Bilgeye sorarlar "Felsefe nedir?"Cevap verir "Madenden iki kişi çıktı, biri kirli, biri temiz, hangisi temizlenmeli?"Öğrenciler cevap verir "Kirli olan."
Bilge devam eder "İşte felsefe temiz olanın neden kirlenmediğini merak eder, görülene değil, görülmesi gerekene odaklanır." Aslında edebiyat da tam olarak böyledir. İlgilendiği konular daha çok sorulmayan sorulardır, onları toplumun diğer üyeleri için sesli hale getirir, konuşulmasına, tartışılmasına imkan yaratır. Edebiyat felsefe ile bu sebeple çok yakındır ama bir diğer yakınlığı psikolojiyledir. Bu nedenle bu alanda yazılan kitaplar hemen ilgimi çeker.
Destek Yayınları, Kendi Kendine Terapi Serisi’nin yeni kitabı Kaygı’yı okurlarıyla buluşturuyor. Bu kitap, modern yaşamın kaçınılmaz bir parçası haline gelen kaygıyı anlamak, yönetmek ve sağlıklı bir şekilde başa çıkmak isteyenler için yazılmış kapsamlı bir rehber niteliğinde. Kaygı kitabı, okuyuculara kaygının doğasını, tetikleyicilerini, belirsizlik karşısında nasıl şekillendiğini ve bu duyguyu yönetmek için geliştirebilecekleri stratejileri sunuyor. Kaygı duyma sebeplerimizi bilimsel ve psikolojik temelleriyle açıklarken, etkili çözüm yolları sunarak bireylerin daha sakin ve dengeli bir yaşam sürmelerine yardımcı olmayı amaçlıyor.

• [Veriler]

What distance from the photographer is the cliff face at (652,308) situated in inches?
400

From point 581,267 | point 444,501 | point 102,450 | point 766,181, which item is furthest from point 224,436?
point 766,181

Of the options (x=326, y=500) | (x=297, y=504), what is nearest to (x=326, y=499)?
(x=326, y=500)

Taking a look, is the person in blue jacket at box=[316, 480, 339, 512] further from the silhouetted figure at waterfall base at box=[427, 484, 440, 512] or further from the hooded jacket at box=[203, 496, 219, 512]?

* * *

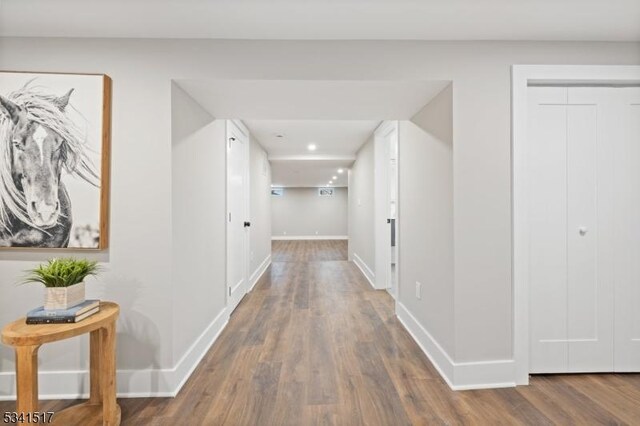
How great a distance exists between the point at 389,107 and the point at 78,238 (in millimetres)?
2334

• [Yapılacak iş]
Kaygı kitabını anlatan yazıyı kaldığı yerden devam ettirin.

• [Görev sonucu]
Kitapta, insanın tehdit algısı, zarardan kaçınma mizacı, belirsizlikle başa çıkma yolları ve kaygının hayatımız üzerindeki etkileri gibi birçok önemli konu ele alınıyor. Şenay Kahraman, derinlemesine analizlerle okura hem duygusal hem de zihinsel bir yolculuk sunuyor ve kaygının sadece olumsuz bir duygu değil, doğru yönetildiğinde hayatımızı iyileştiren bir araç olduğunu gösteriyor.
Ya hata yaparsam!
Ya sevdiklerime bir şey olursa!
Ya işimi kaybedersem!
Ya deprem olursa! Ya beni sevmezse!
Ya başarısız olursam!
Ya beni terk ederse!
Bunlar size tanıdık geldi mi?
Peki ya bu soruların getirdiği duygular?
Hepimiz kaygılarımızdan kurtulmak isteriz. Ne var ki bu çabayla debelenirken adeta o bataklığa gömülürüz. Kaygının kaçınılmaz olduğu bu dünyada, kazanamayacağımız bir savaşa girmektense ona “doğru ayarı” verebilmek daha mantıklı bir seçenektir. Hayatımızı zorlaştıran hiçbir şeyi sevmek zorunda değiliz. Kaygıyı da... Fakat onunla barış içinde yaşamayı öğrenmeden geçecek bir ömür, canlılıktan ve doyumdan uzak olacaktır.Yazar, klinik psikolog ve psikoterapist Şenay Kahraman bu kitabıyla kaygıyı başka bir gözle anlayıp sakinlikle karşılamanıza yardımcı olacak.